Images excepted, the data below must be repeated exactly.

----- SOURCE MATERIAL

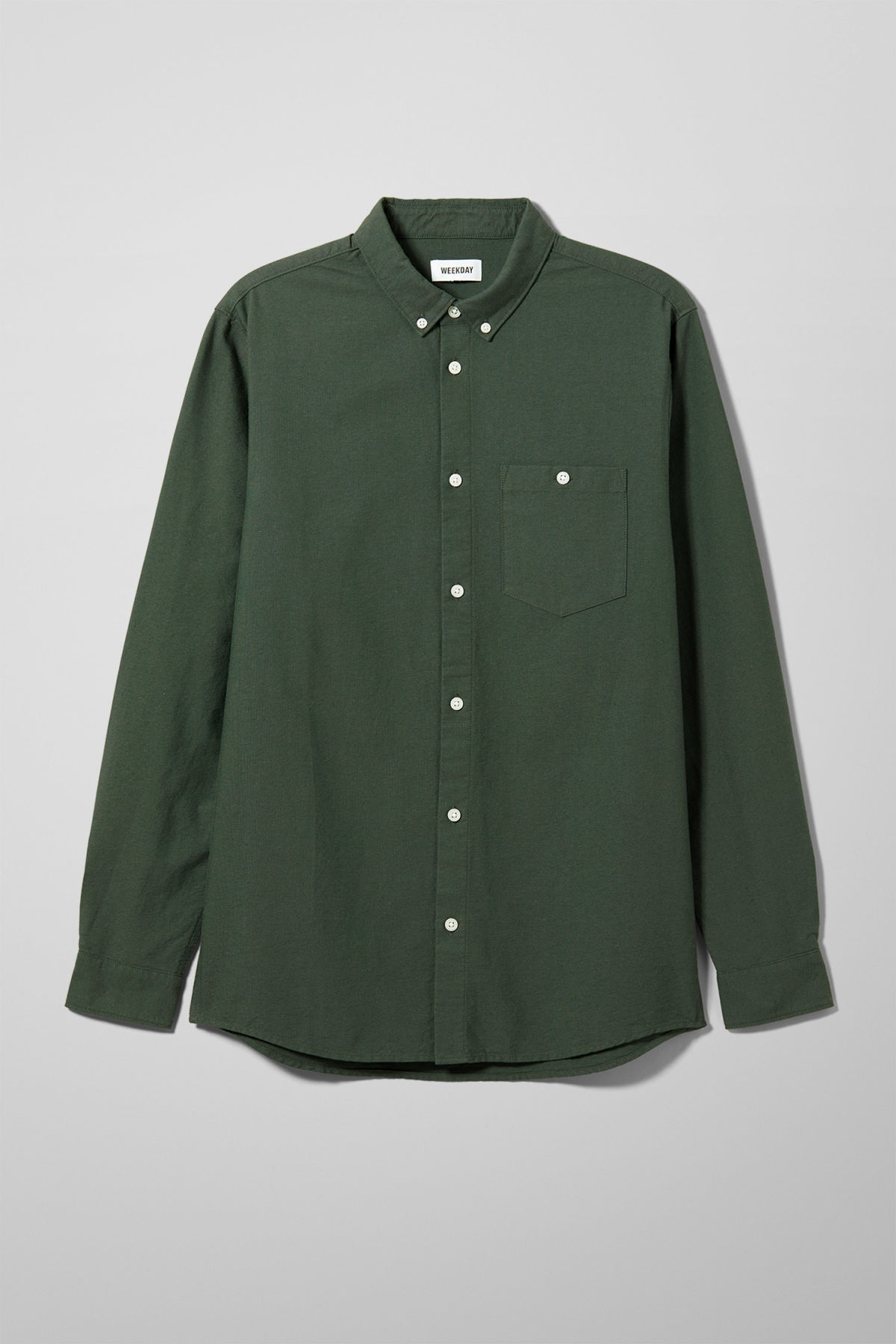 Front image of Weekday bad times shirt in green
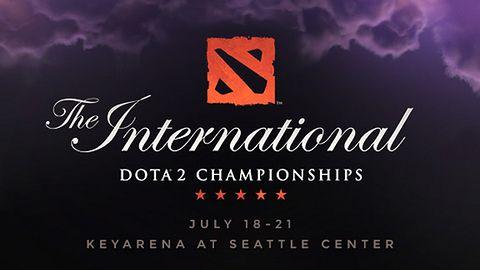 Bilety na DOTA 2 International zostały wyprzedane w ciągu godziny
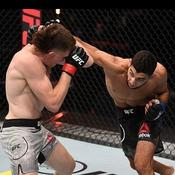Fares Ziam, la nouvelle pépite française de l'UFC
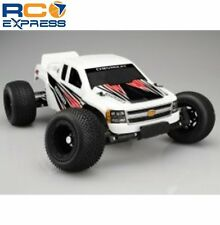 JConcepts Illuzion 2012 Chevy 1500 Rustler Xl-5 Body Clear JCO0249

----------

**EXERCISE ANSWER:**
 Front image of Weekday bad times shirt in green
 Bilety na DOTA 2 International zostały wyprzedane w ciągu godziny
Fares Ziam, la nouvelle pépite française de l'UFC
 JConcepts Illuzion 2012 Chevy 1500 Rustler Xl-5 Body Clear JCO0249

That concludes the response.